EXERCISES TO COMPLETE
A. Name the airlines from which the article on India's aviation regulator, given below, says the DGCA requested average fare data.
B. Resume the article on India's aviation regulator, given below, starting immediately after its final sentence.

The Price of Opacity, Why India’s Aviation Regulator Needs a Data-First Approach

In December 2025, India’s largest airline, IndiGo, faced an operational crisis that sent ripples through the entire aviation market. The disruption led to a surge in fares across the country, leaving passengers stranded or forced to pay exorbitant prices. Regulators stepped in quickly. The Ministry of Civil Aviation imposed temporary price caps on domestic flights, and the Directorate General of Civil Aviation (DGCA), prompted by the Competition Commission of India, requested average fare data from IndiGo, Air India, SpiceJet, and Akasa for the first half of December to investigate potential abuse of market dominance.

This reactive approach protected passengers in the short term. But it also highlighted a deeper, structural problem: India is becoming the world’s third-largest aviation market without building the data systems required to oversee it effectively.

Even with the requested data, regulators may still lack the visibility needed to act with confidence. Without a consistent, analytical framework to study fares over time, it becomes difficult to distinguish between a legitimate, demand-driven spike and a surge that crosses into abuse of market power. The difference matters—for passengers, for airlines, and for the credibility of regulation itself.

Source data:
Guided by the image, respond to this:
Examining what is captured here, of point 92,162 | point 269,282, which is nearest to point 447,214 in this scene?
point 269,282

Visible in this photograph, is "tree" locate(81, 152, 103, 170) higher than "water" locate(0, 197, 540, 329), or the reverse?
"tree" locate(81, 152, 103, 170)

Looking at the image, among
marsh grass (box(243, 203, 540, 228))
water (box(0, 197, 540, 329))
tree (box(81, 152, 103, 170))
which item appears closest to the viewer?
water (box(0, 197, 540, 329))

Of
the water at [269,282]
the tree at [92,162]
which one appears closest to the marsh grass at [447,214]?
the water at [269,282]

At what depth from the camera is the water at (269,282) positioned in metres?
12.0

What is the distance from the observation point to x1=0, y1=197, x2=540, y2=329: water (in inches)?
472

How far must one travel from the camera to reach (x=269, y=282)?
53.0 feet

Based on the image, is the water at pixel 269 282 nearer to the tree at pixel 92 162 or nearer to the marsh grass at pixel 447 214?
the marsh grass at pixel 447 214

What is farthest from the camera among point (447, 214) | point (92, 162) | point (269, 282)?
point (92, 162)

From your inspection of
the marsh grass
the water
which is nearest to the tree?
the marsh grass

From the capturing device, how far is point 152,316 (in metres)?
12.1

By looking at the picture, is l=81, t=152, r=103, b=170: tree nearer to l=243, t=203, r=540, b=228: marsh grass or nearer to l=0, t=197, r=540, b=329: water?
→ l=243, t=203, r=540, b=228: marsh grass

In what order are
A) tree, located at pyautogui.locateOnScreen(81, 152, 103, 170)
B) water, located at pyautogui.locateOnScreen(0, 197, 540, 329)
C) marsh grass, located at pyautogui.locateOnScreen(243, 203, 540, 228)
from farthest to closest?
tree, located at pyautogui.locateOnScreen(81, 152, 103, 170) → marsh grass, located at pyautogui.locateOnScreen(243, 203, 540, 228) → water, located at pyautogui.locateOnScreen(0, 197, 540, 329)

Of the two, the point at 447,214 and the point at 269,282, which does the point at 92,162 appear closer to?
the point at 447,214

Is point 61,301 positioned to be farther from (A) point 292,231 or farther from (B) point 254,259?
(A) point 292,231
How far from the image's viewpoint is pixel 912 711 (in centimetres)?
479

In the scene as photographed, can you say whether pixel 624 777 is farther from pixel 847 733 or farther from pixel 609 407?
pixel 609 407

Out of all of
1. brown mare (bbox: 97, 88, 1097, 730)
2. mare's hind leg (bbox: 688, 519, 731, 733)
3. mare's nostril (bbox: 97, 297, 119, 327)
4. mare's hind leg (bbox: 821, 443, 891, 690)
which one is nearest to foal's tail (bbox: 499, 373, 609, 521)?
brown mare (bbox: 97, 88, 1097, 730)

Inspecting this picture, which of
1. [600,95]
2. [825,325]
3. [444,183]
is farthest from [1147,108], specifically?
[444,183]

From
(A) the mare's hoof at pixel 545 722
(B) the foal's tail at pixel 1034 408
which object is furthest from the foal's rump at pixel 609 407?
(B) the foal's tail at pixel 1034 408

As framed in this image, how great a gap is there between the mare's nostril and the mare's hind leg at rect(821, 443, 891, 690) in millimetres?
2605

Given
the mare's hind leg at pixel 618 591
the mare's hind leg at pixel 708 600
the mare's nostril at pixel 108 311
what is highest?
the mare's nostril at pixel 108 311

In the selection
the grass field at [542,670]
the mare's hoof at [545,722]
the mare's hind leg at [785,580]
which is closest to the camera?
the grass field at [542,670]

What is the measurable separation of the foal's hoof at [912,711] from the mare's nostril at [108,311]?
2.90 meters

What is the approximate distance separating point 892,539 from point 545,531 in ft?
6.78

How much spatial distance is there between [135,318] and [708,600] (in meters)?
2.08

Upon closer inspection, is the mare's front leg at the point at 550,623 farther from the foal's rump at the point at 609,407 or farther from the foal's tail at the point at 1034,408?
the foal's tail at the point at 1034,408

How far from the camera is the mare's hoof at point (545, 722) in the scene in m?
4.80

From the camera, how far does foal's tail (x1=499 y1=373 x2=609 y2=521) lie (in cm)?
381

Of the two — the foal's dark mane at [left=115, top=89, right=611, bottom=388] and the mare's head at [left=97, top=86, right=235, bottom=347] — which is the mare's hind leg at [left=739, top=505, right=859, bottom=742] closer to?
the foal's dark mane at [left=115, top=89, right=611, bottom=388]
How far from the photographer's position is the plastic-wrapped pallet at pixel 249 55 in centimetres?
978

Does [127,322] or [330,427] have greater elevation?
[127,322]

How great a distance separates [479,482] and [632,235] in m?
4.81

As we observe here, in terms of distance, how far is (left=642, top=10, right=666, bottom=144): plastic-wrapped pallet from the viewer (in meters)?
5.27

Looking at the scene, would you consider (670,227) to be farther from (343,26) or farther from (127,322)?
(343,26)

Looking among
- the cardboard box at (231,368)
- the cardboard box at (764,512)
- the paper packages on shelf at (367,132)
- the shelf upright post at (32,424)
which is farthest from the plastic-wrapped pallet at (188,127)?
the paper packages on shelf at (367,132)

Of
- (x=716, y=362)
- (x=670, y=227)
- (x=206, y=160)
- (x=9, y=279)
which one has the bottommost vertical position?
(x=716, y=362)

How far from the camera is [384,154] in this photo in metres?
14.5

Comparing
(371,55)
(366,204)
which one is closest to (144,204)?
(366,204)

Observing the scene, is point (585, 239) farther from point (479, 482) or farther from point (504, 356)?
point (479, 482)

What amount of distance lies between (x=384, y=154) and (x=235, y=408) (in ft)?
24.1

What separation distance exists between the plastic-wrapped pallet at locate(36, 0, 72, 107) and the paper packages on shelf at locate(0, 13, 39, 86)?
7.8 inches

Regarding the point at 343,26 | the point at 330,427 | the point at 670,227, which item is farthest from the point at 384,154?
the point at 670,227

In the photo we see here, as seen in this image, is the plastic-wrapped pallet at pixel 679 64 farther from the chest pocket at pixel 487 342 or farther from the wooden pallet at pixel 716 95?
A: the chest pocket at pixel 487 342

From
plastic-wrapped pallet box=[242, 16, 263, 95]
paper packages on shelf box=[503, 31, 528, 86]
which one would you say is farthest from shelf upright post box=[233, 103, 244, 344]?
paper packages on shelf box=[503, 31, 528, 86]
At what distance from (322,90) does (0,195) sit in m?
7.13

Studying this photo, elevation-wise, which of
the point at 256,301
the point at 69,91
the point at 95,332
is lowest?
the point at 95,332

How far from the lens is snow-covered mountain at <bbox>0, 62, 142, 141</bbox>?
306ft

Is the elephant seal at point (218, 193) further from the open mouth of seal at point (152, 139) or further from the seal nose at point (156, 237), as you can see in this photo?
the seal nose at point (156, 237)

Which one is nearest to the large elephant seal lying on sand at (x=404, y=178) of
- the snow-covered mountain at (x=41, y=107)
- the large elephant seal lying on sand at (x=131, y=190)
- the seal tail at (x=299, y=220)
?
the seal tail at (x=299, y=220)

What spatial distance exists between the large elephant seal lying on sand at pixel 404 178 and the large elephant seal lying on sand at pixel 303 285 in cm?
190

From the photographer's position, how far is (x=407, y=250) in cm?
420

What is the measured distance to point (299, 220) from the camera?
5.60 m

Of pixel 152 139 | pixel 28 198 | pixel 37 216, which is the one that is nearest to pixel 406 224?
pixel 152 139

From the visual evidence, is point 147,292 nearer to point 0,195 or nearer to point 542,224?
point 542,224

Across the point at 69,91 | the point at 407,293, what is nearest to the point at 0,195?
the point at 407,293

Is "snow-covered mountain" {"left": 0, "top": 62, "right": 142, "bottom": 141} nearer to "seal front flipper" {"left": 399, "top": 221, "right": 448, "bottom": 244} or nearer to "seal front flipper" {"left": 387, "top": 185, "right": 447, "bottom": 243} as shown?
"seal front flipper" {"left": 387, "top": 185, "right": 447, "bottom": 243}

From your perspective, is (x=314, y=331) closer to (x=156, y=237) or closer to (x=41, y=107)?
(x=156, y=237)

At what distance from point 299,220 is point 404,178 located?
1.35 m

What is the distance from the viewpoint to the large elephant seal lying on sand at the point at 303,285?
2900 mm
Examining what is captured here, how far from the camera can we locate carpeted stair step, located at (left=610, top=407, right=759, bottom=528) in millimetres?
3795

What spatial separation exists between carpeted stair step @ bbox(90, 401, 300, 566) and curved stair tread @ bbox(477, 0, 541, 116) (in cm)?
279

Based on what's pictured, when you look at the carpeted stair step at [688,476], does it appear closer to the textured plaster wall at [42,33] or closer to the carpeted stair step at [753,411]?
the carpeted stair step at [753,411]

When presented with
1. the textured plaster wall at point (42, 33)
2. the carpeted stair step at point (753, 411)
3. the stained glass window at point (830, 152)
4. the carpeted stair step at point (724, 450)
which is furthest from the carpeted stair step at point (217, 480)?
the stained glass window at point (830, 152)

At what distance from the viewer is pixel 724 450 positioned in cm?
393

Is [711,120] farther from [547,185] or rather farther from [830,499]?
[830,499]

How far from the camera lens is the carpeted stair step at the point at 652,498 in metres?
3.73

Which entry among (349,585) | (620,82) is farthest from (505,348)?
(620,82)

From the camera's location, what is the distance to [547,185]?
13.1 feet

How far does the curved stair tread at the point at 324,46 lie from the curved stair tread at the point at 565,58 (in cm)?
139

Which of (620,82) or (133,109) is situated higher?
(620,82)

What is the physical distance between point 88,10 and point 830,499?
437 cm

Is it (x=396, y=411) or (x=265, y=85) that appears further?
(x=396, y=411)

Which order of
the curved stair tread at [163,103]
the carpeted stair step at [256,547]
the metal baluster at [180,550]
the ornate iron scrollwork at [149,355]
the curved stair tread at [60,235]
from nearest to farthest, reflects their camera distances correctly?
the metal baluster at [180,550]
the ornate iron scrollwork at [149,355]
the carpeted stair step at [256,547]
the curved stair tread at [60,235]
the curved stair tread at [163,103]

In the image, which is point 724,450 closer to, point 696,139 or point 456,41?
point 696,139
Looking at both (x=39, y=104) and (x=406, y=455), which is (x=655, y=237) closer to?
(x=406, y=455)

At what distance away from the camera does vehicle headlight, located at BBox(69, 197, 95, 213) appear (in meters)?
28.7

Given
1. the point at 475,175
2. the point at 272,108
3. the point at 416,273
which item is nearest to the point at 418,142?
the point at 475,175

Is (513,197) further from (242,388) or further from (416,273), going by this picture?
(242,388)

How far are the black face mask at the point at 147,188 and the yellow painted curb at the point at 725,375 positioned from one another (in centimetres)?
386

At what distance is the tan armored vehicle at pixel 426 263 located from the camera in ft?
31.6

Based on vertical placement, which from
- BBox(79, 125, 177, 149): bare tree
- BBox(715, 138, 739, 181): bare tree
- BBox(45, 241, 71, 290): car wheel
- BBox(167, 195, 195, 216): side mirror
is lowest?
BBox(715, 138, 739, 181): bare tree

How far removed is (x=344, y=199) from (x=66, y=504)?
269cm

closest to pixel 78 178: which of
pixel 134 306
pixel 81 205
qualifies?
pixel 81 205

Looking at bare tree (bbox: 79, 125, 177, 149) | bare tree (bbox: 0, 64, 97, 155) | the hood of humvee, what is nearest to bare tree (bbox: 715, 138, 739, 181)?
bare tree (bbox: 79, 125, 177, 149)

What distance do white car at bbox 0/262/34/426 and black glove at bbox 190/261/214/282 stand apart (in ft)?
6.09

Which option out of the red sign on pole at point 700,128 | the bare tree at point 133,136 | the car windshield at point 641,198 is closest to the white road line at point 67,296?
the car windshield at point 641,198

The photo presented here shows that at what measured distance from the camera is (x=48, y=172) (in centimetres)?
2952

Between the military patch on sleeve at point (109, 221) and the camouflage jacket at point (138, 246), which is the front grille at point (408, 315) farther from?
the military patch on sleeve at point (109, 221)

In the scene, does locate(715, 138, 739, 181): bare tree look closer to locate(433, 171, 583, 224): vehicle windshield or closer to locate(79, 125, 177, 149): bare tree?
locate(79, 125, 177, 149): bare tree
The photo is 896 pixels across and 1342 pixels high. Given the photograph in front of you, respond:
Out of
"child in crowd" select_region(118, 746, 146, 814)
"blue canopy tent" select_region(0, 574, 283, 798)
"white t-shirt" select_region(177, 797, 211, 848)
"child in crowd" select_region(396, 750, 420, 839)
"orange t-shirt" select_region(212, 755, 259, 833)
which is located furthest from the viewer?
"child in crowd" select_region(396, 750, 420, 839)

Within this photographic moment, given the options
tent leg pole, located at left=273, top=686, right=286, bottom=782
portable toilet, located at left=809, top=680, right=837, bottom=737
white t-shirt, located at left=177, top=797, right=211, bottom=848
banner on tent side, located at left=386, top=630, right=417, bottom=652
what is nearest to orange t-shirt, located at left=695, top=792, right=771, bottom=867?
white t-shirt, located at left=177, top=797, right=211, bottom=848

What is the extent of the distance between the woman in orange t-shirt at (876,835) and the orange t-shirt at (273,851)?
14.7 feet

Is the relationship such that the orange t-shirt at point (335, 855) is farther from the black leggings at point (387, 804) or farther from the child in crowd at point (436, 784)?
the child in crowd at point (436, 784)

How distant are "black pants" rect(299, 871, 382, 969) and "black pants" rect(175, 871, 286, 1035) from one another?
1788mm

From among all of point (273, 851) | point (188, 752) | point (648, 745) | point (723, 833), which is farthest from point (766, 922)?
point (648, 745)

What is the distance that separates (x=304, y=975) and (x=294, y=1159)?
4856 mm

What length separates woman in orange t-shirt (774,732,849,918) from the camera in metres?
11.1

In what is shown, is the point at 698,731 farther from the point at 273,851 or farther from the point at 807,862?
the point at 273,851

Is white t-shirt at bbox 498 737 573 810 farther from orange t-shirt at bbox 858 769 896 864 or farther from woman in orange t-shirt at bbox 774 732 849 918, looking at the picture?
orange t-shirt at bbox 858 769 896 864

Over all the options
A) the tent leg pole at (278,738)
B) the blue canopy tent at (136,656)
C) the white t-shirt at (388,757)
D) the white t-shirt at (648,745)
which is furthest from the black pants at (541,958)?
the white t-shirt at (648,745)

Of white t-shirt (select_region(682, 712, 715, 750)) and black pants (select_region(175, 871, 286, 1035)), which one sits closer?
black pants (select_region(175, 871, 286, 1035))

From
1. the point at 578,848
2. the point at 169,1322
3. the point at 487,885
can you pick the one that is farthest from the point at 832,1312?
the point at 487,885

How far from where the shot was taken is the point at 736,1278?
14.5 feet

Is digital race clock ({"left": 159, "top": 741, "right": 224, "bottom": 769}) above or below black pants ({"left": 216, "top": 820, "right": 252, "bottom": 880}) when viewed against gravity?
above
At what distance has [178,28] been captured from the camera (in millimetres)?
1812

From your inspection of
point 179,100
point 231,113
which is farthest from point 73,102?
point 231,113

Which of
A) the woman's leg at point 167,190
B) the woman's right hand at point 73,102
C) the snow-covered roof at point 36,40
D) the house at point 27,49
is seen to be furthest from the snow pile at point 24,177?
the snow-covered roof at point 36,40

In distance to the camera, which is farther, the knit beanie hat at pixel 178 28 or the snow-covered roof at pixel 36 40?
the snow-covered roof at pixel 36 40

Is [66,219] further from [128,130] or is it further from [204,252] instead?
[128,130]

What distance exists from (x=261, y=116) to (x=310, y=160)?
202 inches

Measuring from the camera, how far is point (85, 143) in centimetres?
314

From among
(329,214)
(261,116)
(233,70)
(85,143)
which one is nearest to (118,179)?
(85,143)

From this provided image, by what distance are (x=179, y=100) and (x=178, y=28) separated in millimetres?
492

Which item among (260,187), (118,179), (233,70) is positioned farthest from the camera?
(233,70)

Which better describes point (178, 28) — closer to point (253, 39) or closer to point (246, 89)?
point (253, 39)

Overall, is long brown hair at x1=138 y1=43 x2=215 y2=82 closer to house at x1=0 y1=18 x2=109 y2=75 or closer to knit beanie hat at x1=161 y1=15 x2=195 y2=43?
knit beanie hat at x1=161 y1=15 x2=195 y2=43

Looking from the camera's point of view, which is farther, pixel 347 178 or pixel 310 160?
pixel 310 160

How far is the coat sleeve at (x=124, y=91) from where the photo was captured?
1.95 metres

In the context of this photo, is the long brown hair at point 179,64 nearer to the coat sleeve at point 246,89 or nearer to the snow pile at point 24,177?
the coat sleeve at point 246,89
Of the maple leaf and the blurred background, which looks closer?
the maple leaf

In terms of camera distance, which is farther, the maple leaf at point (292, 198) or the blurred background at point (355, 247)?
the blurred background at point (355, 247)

ANSWERS BY TASK
A. IndiGo, Air India, SpiceJet, Akasa

B.
The Reactive Cycle

India’s aviation regulator operates largely in reactive mode. A crisis erupts. Fares spike. Passengers protest. The government steps in with ad hoc measures—price caps, data requests, investigations. The immediate problem is addressed, but the underlying gap remains.

This cycle is unsustainable for several reasons. First, ad hoc measures can have unintended consequences. Price caps, while popular with passengers, can distort markets, discourage capacity addition, and lead to shortages. Second, investigations launched after the fact are inherently limited. By the time data is requested and analysed, the moment has passed. Third, the absence of a consistent framework means that regulators and airlines alike operate in a fog of uncertainty. No one knows what constitutes acceptable pricing behaviour until a crisis forces a judgment.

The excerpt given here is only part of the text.